My ex-husband and I separated six months ago.
It followed several years of a deteriorating relationship after I discovered he was cheating.
Despite promises to end it and marriage counselling, the affair was still going on.
He’s now dating this woman openly and has included our two sons frequently – eating at her house, going out with her as a “family,” etc.
He’s also been grilling our boys about what I do when they’re with me, then emailing me his criticisms.
I was always the more involved parent, as he was a workaholic and absent even more hours and weekends during his affair.
I’m concerned that my ex may be thinking of trying for sole custody.
Meanwhile, when I said I thought it was too early to involve the kids so much with his girlfriend, he said it was okay because he’d already been with her for so long – but that was when we were married!
How do I deal with a man who thinks he’s never in the wrong? How do I protect my joint custody of our sons?
Tug of War?
There’s no war yet, but definite signs of future battles.
Keep a record of any actions by your ex-husband that you find questionable for your sons’ best interests, or with regard to a full custody bid.
Alert the lawyer you used for your joint custody agreement about your concerns.
Neither of you can control the other’s new relationships, but you can question whether the amount of involvement with your children is appropriate for their age and comfort.
Suggest post-separation counselling. If he won’t agree to it and your worries persist, seek court-ordered mediation.
I’m the brother of a “needy” sister, age 37. She has some mental health issues, took years to complete a university education, and has never worked.
She’s artsy, and very occasionally sells a piece of her creative work. Her rent is paid through a small but invested inheritance from our grandparents.
All her other ongoing support comes from Mom and Dad.
I’m three years younger, worked through university, got a job and moved up to better positions and pay.
My wife and I have a house and mortgage, are raising two children, and she also works at a demanding job.
My parents recently raised the subject of their will and how they have to make sure they take care of my sister.
In other words, there’ll be an uneven divide just as there’s always been.
It Feels Unfair
I agree, it feels unfair.
But life isn’t fair… not to your sister for whatever conditions held her back from being able to have the satisfying sense of accomplishment you’ve gained from your own efforts.
It’s also not fair to your parents, who’ve had this worry about their daughter for most of her life.
You’re the lucky one with the pride of independence, a life partner, and children.
Your parents don’t owe you an equal half of their assets in their will when they pass, even though that’s an ideal so many people take for granted, and many parents wish they could provide.
One response might be to ask if they can set aside something to leave towards your children’s education, which would link the kids’ future to their grandparents’ interest in them.
If possible, assure your parents that you’ll stay connected to your sister and watch out for her when they’re gone.
That’s their biggest worry, so you’ll be giving them peace of mind.
FEEDBACK Regarding the man who wants to end driving someone who has bad body odour. (Oct. 4):
Reader – “I agree with you that we cannot judge or blame someone for their condition.
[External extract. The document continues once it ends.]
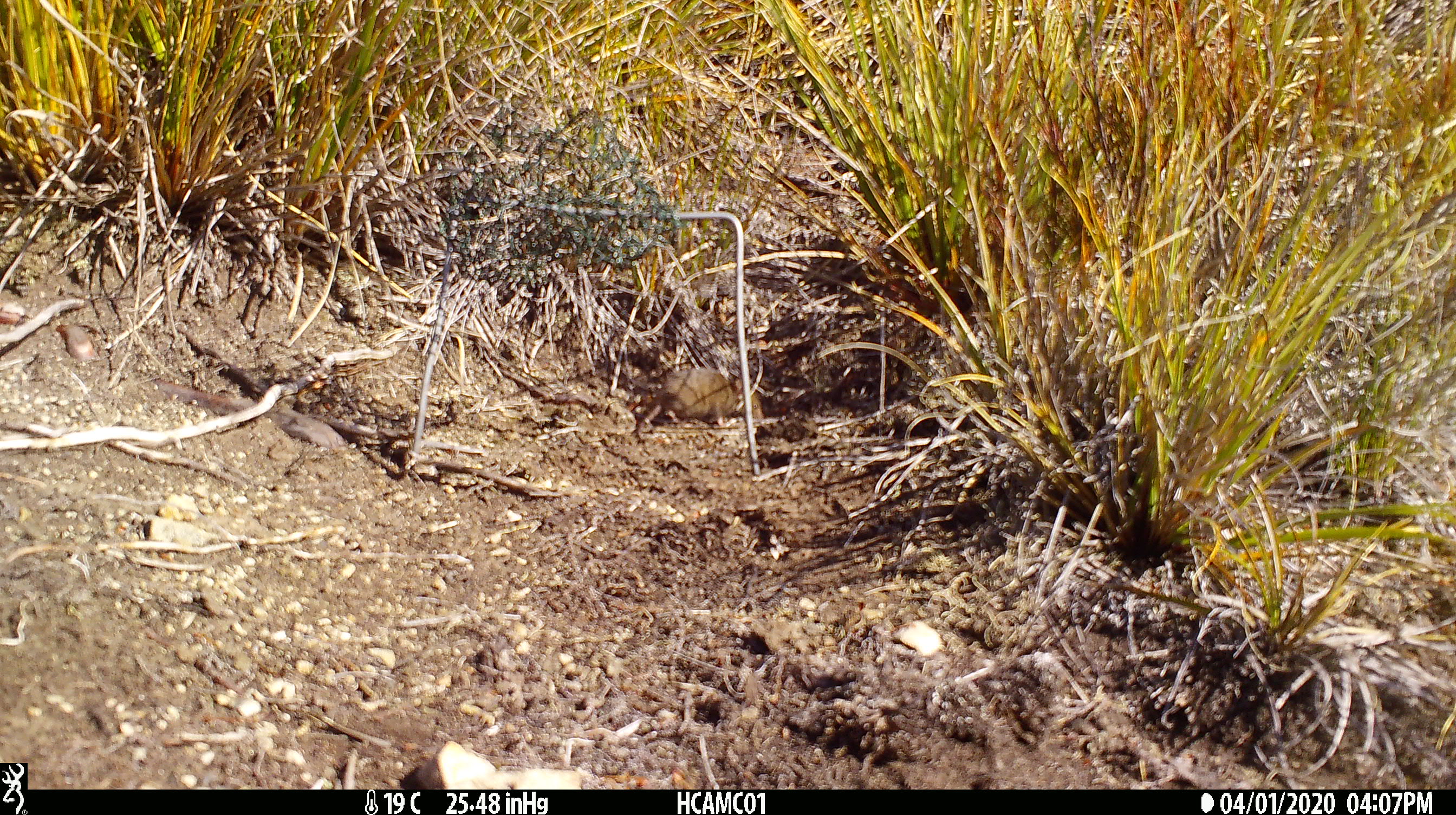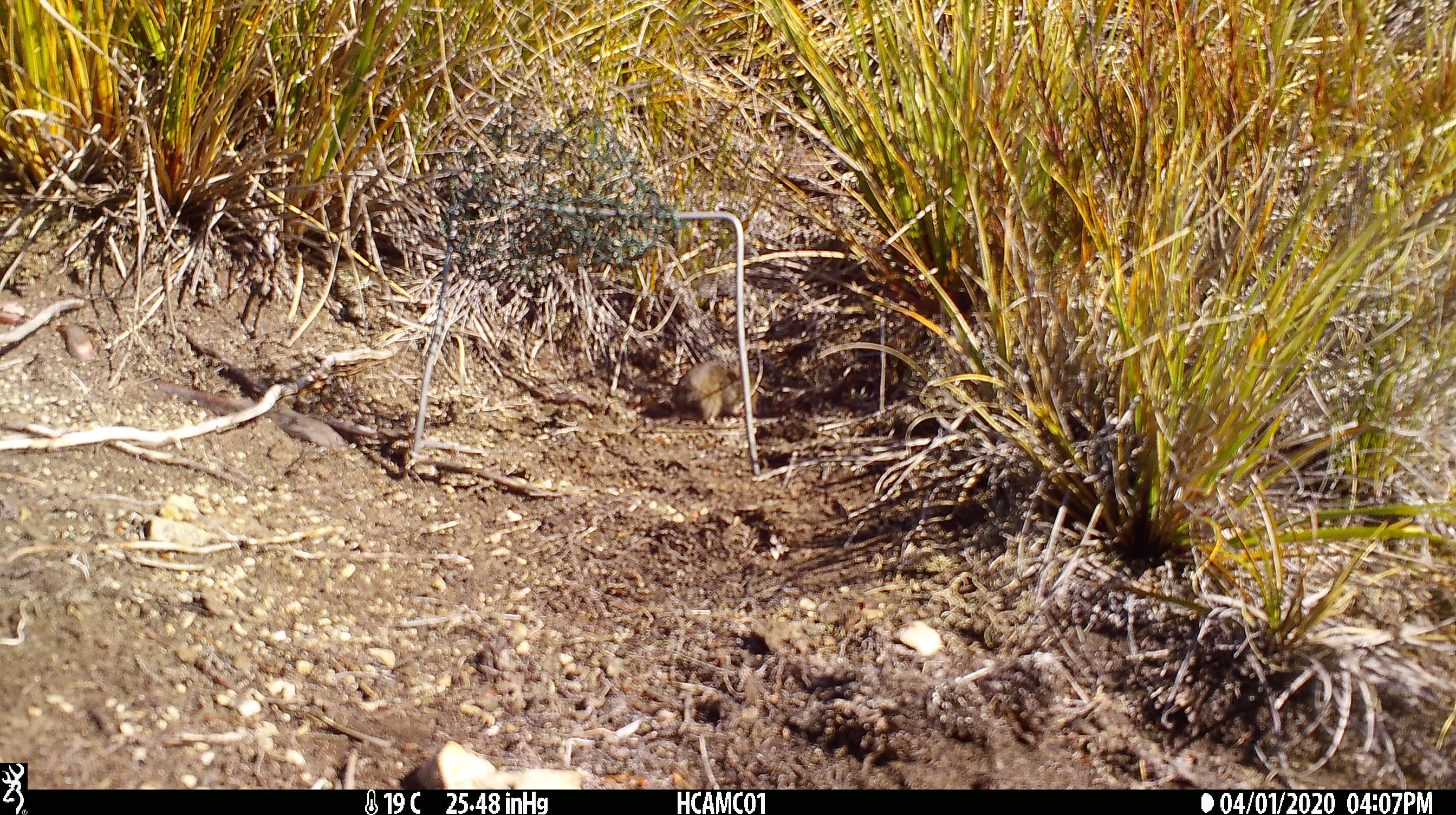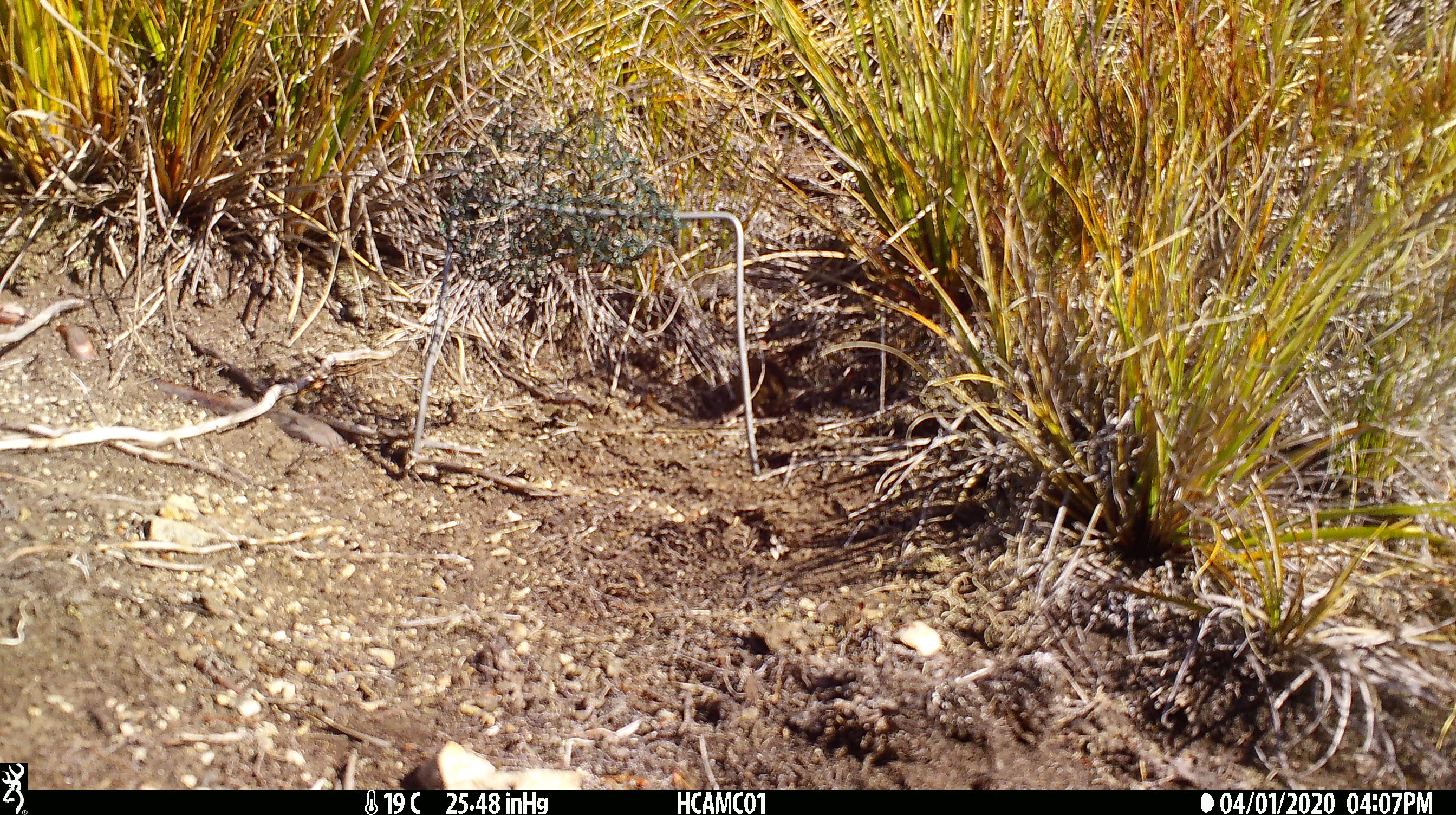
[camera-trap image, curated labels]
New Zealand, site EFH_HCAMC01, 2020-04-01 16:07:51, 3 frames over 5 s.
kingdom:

“But I think the person needn’t feel guilty or obligated to continue.
“Why should we feel awkward or upset because we don’t know how to address issues like hygiene?
“I’ve experienced a similar situation and it’s very difficult – do you put up with it or do you avoid it?
“I’m compassionate and sympathetic, but I’ve learned that it’s easier to not put myself in those situations if possible.
“Once you start driving someone, it’s hard to stop. It’s better to not start if you feel you’ll be put in an awkward situation.”
Ellie – His main question was about how he’d appear if he stopped driving him. You’re correct - it’s awkward and won’t be appreciated after letting it become a pattern.
Tip of the day:
Despite the ideal, parents don’t “owe” children equally in their will, especially if one child has greater needs.